** begin Excerpt provided **

Regarding your parenthesized qualifier, I think a lot of people interpret a p-value to be something actually akin to a Bayesian posterior. (e.g., they think p

Looks like you got cut off, but yes, your point is exactly what I meant by my parenthetical remark. Many scientists (I would venture "most", but I don't have any actual surveys at hand - although I know I've seen one somewhere!) erroneously believe or act as though they believe that the p-value is the probability of the hypothesis given the data which, of course, it isn't.

Jacob Cohen's classic article, The Earth is Round (p < .05) engagingly discusses this and several other common misinterpretations of p-values.

As a practical matter, Bayesians are Bayesians only for the initial iteration, and once they start getting data they become frequentists. Bayes method, after all, is useful in the case where initially there is no data and one must make reasoned guesses. As the work proceeds, one gets the missing data.

> cut off

This blog software interprets any attempt to type something with the "less than" (left angle bracket) as the beginning of some HTML code and supplies what it thinks you intended to be doing. It's that damned helpful paperclip again ...

** end Excerpt provided **
** begin Supplied data **

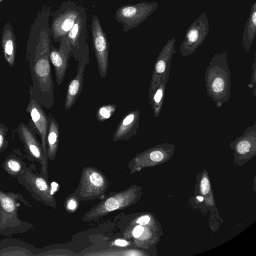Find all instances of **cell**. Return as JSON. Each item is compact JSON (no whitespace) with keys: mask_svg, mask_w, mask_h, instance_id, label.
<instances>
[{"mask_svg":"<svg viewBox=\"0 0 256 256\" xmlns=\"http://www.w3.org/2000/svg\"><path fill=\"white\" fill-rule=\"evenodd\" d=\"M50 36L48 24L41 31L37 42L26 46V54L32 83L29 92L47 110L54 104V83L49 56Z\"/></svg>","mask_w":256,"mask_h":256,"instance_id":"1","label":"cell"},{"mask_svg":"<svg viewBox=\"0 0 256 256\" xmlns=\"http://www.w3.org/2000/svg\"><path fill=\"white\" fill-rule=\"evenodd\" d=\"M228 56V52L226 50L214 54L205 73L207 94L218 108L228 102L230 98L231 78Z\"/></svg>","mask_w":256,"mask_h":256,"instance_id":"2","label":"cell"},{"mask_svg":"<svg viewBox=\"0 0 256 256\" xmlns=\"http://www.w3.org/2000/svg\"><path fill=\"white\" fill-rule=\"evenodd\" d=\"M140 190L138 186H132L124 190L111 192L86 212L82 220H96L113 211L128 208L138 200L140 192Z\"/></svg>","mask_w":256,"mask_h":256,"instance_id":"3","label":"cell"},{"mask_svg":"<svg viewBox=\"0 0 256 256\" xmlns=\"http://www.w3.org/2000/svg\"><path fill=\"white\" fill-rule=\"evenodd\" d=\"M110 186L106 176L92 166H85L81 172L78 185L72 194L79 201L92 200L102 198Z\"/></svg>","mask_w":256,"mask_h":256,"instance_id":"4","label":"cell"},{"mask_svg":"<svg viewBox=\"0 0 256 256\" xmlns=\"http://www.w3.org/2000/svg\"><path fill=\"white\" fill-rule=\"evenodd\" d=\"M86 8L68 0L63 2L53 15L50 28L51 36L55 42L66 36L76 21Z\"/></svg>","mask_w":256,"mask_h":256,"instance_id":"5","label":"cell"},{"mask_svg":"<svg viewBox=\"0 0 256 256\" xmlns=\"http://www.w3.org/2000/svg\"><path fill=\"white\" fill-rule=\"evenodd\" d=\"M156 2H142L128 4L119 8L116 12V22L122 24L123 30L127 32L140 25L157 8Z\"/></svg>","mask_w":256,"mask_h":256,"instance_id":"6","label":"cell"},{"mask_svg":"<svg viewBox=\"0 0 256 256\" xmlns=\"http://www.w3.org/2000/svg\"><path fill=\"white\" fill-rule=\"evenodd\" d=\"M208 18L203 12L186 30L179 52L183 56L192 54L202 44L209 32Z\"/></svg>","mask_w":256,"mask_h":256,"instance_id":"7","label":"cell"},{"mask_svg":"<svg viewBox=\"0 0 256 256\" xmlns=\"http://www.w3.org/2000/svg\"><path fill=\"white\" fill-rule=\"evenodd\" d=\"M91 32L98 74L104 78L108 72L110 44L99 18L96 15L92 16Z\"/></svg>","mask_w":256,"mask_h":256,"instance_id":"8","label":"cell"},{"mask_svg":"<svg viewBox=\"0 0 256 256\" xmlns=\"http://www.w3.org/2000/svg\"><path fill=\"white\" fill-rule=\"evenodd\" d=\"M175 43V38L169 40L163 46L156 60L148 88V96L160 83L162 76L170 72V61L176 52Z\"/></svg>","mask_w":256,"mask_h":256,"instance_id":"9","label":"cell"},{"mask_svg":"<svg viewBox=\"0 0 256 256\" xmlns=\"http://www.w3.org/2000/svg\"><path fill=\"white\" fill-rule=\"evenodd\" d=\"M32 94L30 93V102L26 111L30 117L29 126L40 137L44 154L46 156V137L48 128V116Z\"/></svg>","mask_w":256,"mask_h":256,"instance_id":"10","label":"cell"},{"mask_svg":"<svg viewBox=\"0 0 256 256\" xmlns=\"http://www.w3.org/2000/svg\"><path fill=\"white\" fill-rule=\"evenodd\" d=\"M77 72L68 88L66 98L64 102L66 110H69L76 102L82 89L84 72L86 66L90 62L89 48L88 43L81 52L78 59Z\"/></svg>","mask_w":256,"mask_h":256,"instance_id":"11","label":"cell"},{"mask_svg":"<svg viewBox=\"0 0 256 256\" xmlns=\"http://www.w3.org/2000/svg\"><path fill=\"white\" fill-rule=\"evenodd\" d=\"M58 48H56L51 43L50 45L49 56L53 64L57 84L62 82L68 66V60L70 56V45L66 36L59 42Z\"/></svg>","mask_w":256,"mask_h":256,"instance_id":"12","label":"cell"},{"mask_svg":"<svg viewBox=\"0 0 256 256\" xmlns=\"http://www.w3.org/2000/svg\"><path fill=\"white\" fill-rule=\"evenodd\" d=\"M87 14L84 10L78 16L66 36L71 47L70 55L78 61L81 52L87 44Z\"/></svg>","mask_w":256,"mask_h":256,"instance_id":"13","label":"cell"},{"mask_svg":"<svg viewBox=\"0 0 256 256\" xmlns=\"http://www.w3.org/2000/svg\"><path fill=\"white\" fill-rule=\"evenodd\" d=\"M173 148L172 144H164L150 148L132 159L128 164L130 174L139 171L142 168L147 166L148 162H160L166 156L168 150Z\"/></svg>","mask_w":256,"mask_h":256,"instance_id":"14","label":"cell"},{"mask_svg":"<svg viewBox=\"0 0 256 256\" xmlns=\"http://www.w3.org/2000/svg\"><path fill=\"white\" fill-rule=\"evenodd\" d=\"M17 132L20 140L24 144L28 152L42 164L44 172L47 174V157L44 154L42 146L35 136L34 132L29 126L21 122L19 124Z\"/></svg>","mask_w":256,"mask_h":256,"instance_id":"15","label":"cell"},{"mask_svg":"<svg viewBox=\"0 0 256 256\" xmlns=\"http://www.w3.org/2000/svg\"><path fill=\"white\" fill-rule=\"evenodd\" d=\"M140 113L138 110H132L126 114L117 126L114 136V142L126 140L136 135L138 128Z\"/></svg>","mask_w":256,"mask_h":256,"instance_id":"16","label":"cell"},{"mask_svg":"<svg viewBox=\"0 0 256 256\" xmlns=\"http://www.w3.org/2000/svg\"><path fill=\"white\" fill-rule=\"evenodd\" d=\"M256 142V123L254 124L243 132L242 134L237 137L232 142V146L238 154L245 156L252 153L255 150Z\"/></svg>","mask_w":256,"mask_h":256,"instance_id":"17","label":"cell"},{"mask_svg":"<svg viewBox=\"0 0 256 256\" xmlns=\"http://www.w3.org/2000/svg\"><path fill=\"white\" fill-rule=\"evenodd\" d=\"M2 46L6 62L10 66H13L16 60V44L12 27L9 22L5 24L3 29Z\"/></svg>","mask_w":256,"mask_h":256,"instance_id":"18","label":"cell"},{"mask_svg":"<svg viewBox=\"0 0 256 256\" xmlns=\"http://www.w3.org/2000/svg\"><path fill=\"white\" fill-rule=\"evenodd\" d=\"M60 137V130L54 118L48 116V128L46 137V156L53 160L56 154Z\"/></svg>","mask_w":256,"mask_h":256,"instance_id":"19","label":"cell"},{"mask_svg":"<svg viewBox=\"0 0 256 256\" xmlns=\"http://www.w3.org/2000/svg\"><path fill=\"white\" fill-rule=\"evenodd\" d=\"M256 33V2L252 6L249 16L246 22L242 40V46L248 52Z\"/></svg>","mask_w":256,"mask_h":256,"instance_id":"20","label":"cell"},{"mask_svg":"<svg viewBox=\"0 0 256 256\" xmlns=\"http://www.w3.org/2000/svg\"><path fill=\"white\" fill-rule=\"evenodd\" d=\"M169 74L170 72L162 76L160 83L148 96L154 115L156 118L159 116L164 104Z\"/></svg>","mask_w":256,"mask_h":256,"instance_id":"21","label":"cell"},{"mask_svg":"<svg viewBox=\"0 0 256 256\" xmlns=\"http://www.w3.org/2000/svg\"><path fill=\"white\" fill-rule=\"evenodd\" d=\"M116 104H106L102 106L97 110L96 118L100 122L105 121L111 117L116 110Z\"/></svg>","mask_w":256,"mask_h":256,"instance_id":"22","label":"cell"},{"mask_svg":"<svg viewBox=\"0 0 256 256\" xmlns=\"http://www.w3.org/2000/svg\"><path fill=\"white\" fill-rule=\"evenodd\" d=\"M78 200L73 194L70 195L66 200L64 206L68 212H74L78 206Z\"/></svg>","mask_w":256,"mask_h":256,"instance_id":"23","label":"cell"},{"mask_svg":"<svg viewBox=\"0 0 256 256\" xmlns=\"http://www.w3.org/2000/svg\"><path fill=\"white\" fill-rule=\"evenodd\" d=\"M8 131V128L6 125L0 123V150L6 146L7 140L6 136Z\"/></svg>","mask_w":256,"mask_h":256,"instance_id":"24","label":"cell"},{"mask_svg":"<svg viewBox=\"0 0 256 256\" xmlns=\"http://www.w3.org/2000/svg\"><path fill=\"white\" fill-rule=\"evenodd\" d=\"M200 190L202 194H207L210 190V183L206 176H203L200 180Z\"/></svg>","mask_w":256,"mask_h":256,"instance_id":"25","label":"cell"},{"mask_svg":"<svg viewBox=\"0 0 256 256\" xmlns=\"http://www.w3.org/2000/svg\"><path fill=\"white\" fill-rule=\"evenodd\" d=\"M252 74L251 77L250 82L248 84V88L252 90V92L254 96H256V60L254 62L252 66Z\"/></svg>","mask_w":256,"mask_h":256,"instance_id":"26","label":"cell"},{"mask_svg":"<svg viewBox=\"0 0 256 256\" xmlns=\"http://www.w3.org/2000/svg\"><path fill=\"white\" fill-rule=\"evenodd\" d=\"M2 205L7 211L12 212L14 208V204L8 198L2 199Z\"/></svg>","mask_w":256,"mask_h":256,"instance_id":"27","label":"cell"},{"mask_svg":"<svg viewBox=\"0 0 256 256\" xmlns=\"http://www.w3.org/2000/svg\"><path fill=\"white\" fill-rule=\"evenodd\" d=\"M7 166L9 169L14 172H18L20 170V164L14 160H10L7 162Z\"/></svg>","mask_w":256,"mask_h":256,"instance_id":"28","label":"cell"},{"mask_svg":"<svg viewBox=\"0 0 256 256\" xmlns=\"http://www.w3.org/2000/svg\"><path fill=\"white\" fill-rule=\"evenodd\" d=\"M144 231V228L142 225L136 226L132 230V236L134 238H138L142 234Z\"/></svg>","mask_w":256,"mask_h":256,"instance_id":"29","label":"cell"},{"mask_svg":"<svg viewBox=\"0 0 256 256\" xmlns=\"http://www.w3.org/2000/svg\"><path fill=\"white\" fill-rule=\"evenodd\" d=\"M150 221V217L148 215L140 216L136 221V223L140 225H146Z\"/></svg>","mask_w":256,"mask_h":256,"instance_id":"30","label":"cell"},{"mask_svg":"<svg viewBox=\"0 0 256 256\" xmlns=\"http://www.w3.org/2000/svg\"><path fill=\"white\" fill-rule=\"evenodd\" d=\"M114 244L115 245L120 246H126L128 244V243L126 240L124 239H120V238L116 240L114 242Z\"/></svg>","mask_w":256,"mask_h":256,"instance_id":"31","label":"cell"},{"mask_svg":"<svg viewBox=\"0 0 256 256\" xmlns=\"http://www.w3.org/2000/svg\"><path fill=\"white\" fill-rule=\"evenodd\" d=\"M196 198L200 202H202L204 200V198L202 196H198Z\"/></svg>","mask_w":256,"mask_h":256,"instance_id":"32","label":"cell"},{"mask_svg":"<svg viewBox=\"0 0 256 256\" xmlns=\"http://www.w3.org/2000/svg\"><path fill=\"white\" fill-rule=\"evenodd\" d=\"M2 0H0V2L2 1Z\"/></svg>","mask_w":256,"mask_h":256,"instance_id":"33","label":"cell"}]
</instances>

** end Supplied data **

#### Tasks to complete:
**A)** Could you reproduce the passage of the p-value thread that opens with the words "Regarding your parenthesized" and closes with "course, it isn't.", switching "p-value" to "significance level"?
**B)** Can you resume the thread on p-values and Bayesian thinking, carrying it on past its final sentence?

#### Task responses:
**A)**
Regarding your parenthesized qualifier, I think a lot of people interpret a significance level to be something actually akin to a Bayesian posterior. (e.g., they think p

Looks like you got cut off, but yes, your point is exactly what I meant by my parenthetical remark. Many scientists (I would venture "most", but I don't have any actual surveys at hand - although I know I've seen one somewhere!) erroneously believe or act as though they believe that the significance level is the probability of the hypothesis given the data which, of course, it isn't.

**B)**
View Source and search for your phrase and you'll see what it did for you there.

Common problem. Dunno how to get around it.

Frequencists use ridiculous tools like null hypothesis testing which are designed to reject nothing, literally nothing, nadda, "null".

The above quote demonstrates that its author knows nothing about the type of statistical inference he criticizes at great length.

Let's suppose that you are trying to prove that two sample populations are drawn from distinct underlying populations. In this case you have a well-formulated null hypothesis, namely that the sample populations are derived from the same underlying population. Note that there is exactly one null hypothesis in this scenario. If you can show that the probability of this is sufficiently small, you have disproven the null hypothesis. Of course, you cannot prove that the null hypothesis is true, only that it is consistent with your data.

The concept can certainly be used, but that does not mean that the concept is bogus.

SteveM:
Maybe I'm misunderstanding how Bayesian works, but I only really understood the Monty Hall problem from a Basysian point of view. The Monty Hall problem is confusing, because the way people normally think about probability, it appears that the "true" probability of picking the car changes depending on if you switch doors or not. But when you realize that since monty hall is always opening a goat, he is introducing new information into the problem, then it makes sense. Similarly, if someone not watching the show came in and picked a door after the goat door had been opened, he would have a 50% chance of picking the car, instead of the original contestants 60%.

Last year at the ASA meeting, 12 people were arrested.

They were caught adjusting their priors :-)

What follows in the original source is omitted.